Rising commodity prices drive manufacturing costs, cutting profits and leaving shareholders with less of a return on their investment.

In the long run, this causes stock prices to fall.

Inflation also reduces the current value of future cash flows delivered by equities since money in the future will purchase more miniature goods and services for the same amount today. Following this decline in value, stock prices fall.

So, a steady or decreasing inflation rate benefits the stock market. When inflation rates rise, however, commodity prices also tend to increase.

E.g., When oil prices rise, so does the expense of maintaining a vehicle, which in turn dampens demand for automobiles. That’s why car stocks are going down in value too. Real estate stock values also decline when demand for housing drops because of higher construction costs due to rising metal prices.
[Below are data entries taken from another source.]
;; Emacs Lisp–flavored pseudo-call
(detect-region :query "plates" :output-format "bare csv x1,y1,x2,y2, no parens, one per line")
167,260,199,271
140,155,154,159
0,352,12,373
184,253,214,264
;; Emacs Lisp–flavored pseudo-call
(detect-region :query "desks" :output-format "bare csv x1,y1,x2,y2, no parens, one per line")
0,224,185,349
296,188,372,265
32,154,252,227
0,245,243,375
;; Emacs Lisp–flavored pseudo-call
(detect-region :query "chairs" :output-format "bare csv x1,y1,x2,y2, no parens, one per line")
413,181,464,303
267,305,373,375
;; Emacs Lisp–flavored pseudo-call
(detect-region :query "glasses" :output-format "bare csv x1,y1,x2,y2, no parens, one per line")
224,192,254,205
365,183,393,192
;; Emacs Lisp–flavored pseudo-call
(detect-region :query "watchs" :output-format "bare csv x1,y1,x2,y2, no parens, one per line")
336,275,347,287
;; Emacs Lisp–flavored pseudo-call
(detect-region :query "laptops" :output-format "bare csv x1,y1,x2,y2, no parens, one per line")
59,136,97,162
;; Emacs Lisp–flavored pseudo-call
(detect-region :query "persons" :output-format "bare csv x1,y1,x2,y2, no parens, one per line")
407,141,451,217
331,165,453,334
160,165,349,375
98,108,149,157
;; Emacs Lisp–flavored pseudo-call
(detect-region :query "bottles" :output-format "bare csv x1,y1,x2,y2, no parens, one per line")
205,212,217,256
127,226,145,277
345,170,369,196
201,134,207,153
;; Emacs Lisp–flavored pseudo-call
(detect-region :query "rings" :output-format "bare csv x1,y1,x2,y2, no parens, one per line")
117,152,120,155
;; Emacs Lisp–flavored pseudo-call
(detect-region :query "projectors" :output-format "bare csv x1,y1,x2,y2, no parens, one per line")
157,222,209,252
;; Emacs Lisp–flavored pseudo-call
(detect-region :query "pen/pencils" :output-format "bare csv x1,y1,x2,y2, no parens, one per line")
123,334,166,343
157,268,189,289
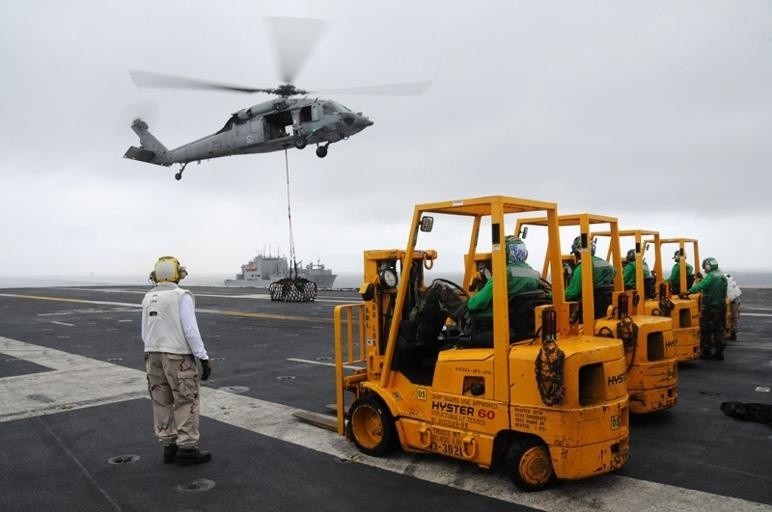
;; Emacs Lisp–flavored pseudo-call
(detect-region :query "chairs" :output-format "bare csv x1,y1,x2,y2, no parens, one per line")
459,290,546,348
568,284,614,323
625,278,656,301
671,275,694,295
As a result of the inverse relationship between the price of commodities and the value of stocks, losses in stocks might be offset by profits in commodity derivatives. Therefore, investing in commodities broadens the scope of your portfolio.

Transparency

Commodity exchanges are now performed on an electronic trading platform open to all market participants, replacing the older outcry approach.

The electronic trading platform facilitates more transparent price discovery without direct interaction between buyers and sellers. There is no room for manipulation in the pricing mechanism because it is entirely market-based.

Price discovery occurs when the seller’s and buyer’s asking prices are identical. Keeping the identities of both parties hidden during the transaction eliminates any possibility of manipulating prices.